What is expected - Produce one exact copy of the records, no pictures.

Stored data
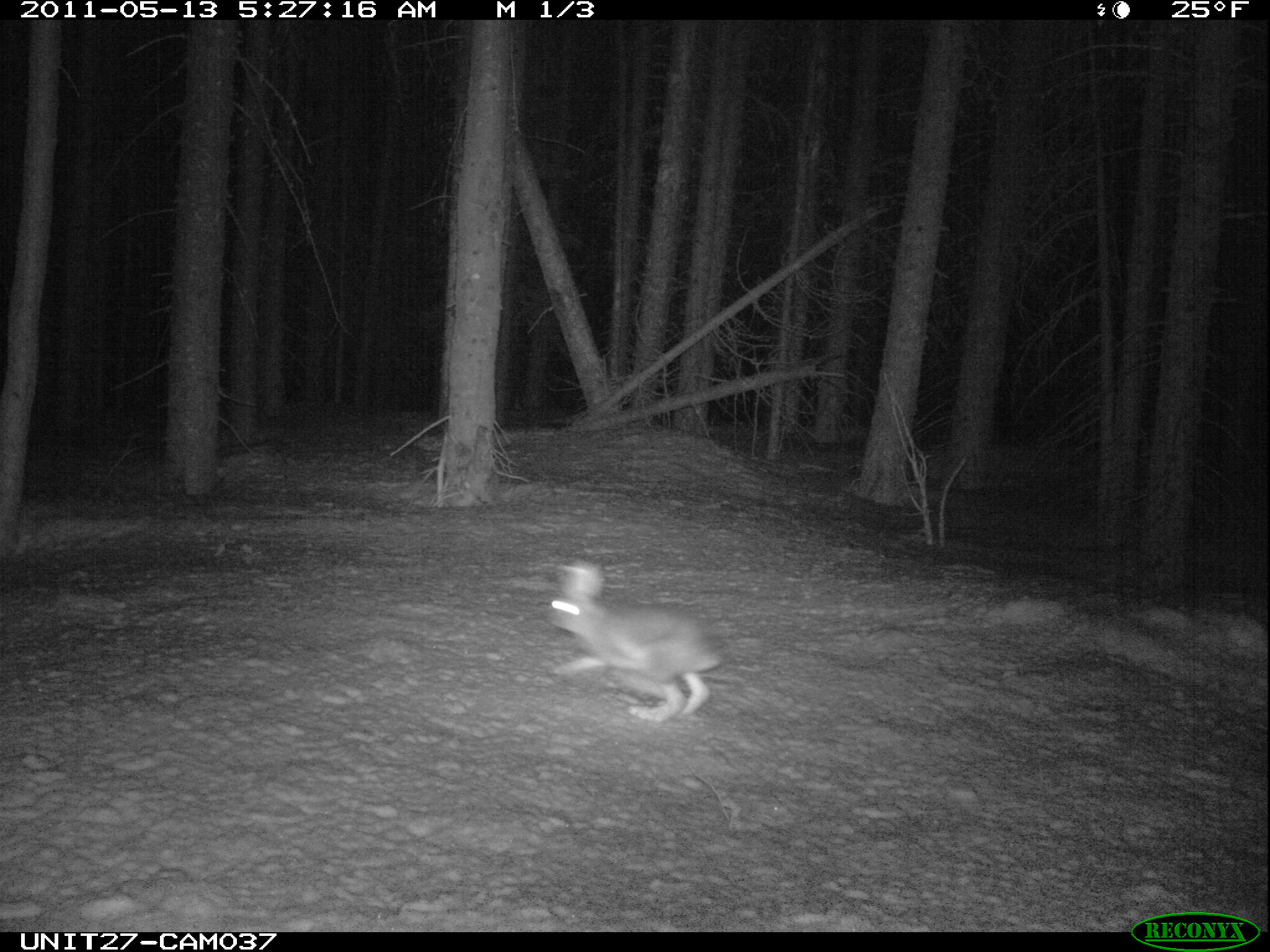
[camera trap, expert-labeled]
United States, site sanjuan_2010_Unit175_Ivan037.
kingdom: Animalia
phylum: Chordata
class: Mammalia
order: Lagomorpha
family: Leporidae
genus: Lepus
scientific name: Lepus americanus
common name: snowshoe hare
Lepus americanus (snowshoe hare).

Task output -
[camera trap, expert-labeled]
United States, site sanjuan_2010_Unit175_Ivan037.
kingdom: Animalia
phylum: Chordata
class: Mammalia
order: Lagomorpha
family: Leporidae
genus: Lepus
scientific name: Lepus americanus
common name: snowshoe hare
Lepus americanus (snowshoe hare).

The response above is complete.